- **SUPPLIED TEXT**

..........

TULSA — One guy got slammed so hard he immediately went into seizures and had to be taken to the hospital. That’s the nature of the game in Freestyle Cage Fighting, a hot sport on the rise, and one that’s growing in popularity in Tulsa.

“This is the s___”, said Wilbur Wright, 17, of Muskogee, who sat cageside at the Cain’s Ballroom on Aug. 19. “These guys are tough as hell.”

The crowd rose to its feet each time the phrase “Let’s get it on” rumbled through the testosterone-laden air. Through 11 fights, pretty much every move you could imagine was thrown inside the hurricane-fence cage.

“You never know what will happen when a fighter steps into that cage,” said Henry Ellick, one of the event’s judges. “I expect injuries and accidents, it’s part of the game.”

The excitement of the sport isn’t just in the cage — the audience can’t help but be sucked in by the action.

“I have wrestled all my life,” said Muskogee’s Matt Johnson, 17. “I would love to get in that cage and whoop some ass.”

Maybe, but that trip isn’t for the faint of heart, Ellick said.

“I’ve been judging sporting events like this for over 20 years and this particular sport Freestyle Cage Fighting is growing by leaps and bounds,” he said.

“This is not a sport for the ‘suits.’ This sport is for the real working man, and as you can see we are surrounded by them.”

The sport’s popularity may be based on the fact that it’s about as raw as you can get and still be legal — people get thrown around, slammed to the ground, head-butted, kicked and punched.

“I am a street fighter, my first official match was March 10th of this year,” said Daniel Sullivan, 24, of Bristow. “If you get in the cage with me you are getting knocked the hell out.”

..........

- **PROVIDED INFORMATION**
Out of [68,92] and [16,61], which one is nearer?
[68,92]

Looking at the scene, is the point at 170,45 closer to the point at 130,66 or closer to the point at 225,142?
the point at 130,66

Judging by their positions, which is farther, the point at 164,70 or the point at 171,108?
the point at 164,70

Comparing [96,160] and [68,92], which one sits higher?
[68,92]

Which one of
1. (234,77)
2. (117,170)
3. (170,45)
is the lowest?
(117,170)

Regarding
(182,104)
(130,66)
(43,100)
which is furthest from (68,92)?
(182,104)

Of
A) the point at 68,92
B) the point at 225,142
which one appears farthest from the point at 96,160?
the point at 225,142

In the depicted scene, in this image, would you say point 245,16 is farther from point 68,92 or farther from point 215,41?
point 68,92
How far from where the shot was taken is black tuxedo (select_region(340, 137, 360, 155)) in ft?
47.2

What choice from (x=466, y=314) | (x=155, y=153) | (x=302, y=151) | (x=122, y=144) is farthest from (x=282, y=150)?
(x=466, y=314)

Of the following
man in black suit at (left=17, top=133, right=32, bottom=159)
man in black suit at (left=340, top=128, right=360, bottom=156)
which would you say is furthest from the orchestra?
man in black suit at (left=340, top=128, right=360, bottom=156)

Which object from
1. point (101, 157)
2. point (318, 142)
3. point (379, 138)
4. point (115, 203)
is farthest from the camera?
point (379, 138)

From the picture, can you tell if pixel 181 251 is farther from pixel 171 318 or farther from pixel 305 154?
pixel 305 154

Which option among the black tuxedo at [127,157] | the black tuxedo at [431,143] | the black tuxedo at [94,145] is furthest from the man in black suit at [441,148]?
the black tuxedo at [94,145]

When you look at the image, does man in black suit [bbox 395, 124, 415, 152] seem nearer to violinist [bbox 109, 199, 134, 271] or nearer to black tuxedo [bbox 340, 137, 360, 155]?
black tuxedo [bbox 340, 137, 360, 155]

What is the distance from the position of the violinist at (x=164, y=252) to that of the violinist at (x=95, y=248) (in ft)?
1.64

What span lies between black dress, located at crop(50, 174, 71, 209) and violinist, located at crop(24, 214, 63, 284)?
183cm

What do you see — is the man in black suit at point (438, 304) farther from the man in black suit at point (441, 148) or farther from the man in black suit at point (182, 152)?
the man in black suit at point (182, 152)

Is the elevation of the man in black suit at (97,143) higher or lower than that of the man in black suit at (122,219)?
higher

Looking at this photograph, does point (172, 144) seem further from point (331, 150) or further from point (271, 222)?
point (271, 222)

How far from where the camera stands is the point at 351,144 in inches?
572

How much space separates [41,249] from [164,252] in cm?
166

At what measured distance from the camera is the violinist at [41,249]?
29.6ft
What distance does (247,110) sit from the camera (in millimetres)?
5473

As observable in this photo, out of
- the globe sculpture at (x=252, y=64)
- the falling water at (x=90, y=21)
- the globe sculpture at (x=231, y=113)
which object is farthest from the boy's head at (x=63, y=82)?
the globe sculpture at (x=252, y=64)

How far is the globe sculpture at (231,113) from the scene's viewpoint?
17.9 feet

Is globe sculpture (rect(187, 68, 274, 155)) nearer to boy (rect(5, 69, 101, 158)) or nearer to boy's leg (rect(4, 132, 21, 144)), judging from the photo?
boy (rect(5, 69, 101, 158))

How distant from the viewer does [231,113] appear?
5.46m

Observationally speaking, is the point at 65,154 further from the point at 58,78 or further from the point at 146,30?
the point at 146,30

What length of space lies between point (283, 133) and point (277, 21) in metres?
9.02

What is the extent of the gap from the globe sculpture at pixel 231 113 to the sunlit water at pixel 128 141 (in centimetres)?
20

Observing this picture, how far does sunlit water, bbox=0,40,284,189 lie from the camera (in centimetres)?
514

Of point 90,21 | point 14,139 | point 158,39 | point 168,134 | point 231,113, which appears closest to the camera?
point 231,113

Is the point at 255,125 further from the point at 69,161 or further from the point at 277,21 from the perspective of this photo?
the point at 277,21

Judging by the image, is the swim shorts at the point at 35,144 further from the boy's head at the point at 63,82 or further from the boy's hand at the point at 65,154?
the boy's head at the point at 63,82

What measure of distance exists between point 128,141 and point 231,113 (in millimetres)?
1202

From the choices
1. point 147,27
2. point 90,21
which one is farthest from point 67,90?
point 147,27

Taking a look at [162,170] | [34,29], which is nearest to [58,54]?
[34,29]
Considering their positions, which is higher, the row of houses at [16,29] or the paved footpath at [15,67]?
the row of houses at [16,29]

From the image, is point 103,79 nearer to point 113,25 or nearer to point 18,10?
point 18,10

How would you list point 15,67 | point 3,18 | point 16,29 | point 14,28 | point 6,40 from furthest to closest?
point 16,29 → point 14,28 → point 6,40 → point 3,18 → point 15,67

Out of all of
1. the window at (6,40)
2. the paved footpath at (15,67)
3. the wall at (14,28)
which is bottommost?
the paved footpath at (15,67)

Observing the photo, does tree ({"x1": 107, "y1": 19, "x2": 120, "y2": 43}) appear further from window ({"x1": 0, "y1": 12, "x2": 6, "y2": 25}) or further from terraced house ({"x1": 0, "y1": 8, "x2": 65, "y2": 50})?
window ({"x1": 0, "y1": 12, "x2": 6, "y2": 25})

..........

- **QUESTIONS**
• A. From the cage fighting article, copy the passage starting at "The sport’s popularity" and ending at "kicked and punched.".
• B. Summarize the cage fighting article in two sentences.

- **ANSWERS FOR THE EXERCISE**
• A.
The sport’s popularity may be based on the fact that it’s about as raw as you can get and still be legal — people get thrown around, slammed to the ground, head-butted, kicked and punched.

• B. Freestyle Cage Fighting is growing in popularity in Tulsa, where 11 fights at the Cain's Ballroom on Aug. 19 brought the crowd to its feet and one fighter was slammed so hard he went into seizures and was taken to the hospital. Judge Henry Ellick said the sport is growing by leaps and bounds and is for the real working man, and its popularity may come from its being about as raw as a sport can get while staying legal.